Quaid and his wife have started a charitable foundation aimed at the prevention of similar mistakes. "In a way, the twins are going to change the world because of what happened to them," he says. But Quaid has been forever altered by the experience, which thrust him into a different kind of spotlight than that produced by his then-wife Meg Ryan's affair with Russell Crowe, begun on the film Proof of Life. He and Ryan later reconciled briefly before divorcing in 2001.
Quaid had not enjoyed such an incandescent media spotlight, albeit for the wrong reasons, since the 80s. "I was the hot guy then, for a while," he says of earning considerable artistic kudos for the astronaut drama The Right Stuff and legions more female fans for his steamy cavortings with Ellen Barkin in The Big Easy.
How does he think he copes with his fame this time around? "I'm a lot better at it now. I sort of sabotaged my own celebrity before. I really didn't want to have it. It got really crazy there for a while so I asked God to take it away and he did. I didn't handle it very well."
As Quaid was making inroads in the acting world, he was knee-deep in the musical one, with a touring band called the Eclectics. With music came drugs, a cocaine problem and rehab. But it was a happy time too. He met Ryan when she played his love interest in 1987's Innerspace and they married in 1990, a year after When Harry Met Sally made her a huge star. Quaid's career could not come close to emulating his wife's, who apparently couldn't put a foot wrong. In 1993 he lost 18kg to play Doc Holliday in Wyatt Earp and later confessed that the experience led to what he termed "manorexia".

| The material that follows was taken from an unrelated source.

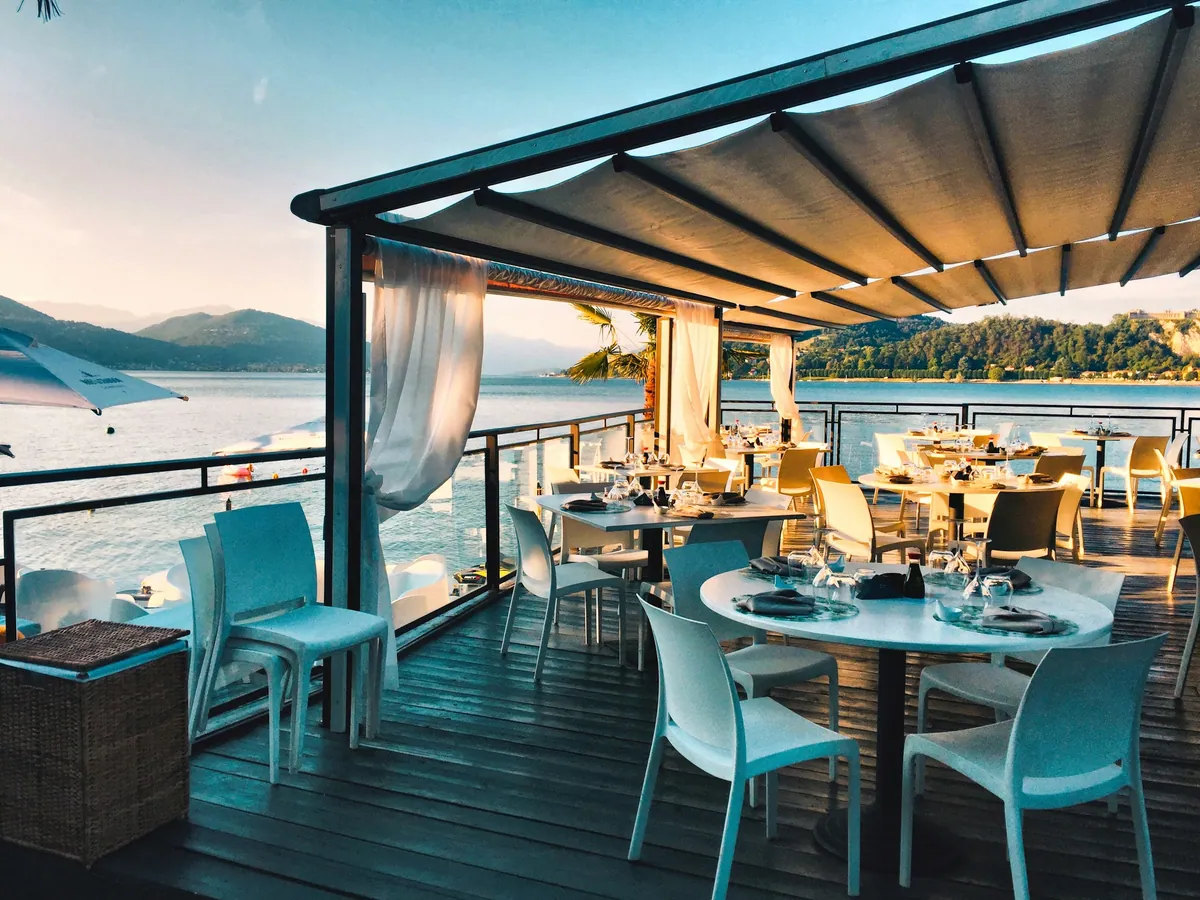 A waterfront restaurant terrace set for dinner at golden hour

Quaid was not born to the stage. Following a blue-collar upbringing in Houston where his father was an electrician, Quaid went to college but dropped out to hitch a ride with his older brother Randy, already a working actor, when he made the move to Los Angeles.
If his career was initially based on looks, Quaid soon proved he was more than met the eye, notably in the film of Tom Wolfe's The Right Stuff. He says it is still his favourite of his 50-plus films, "because it was such a boyhood thing, wanting to be an astronaut. I read the book before they even mentioned the movie, and I thought: 'Wow, I'd love to play Gordon Cooper if they ever do this.' Then I got it. It lasted nine months and was just a really exciting time."
Quaid's obsession with flying persists to this day. He earned his private pilot's licence shortly afterwards and happily shuttles himself and his family to his favourite refuge, a ranch in Montana. In cowboy boots and jeans, he looks right at home on the range. When in full kickback mode, he draws, paints, writes, rides and plays golf. Or he did before the twins came along. Professionally, he insists, he has made no such modifications.
Finally, his famous all-American grin breaks through.
"And it's not a real job, for God's sake. Life's really wonderful if you can avoid that."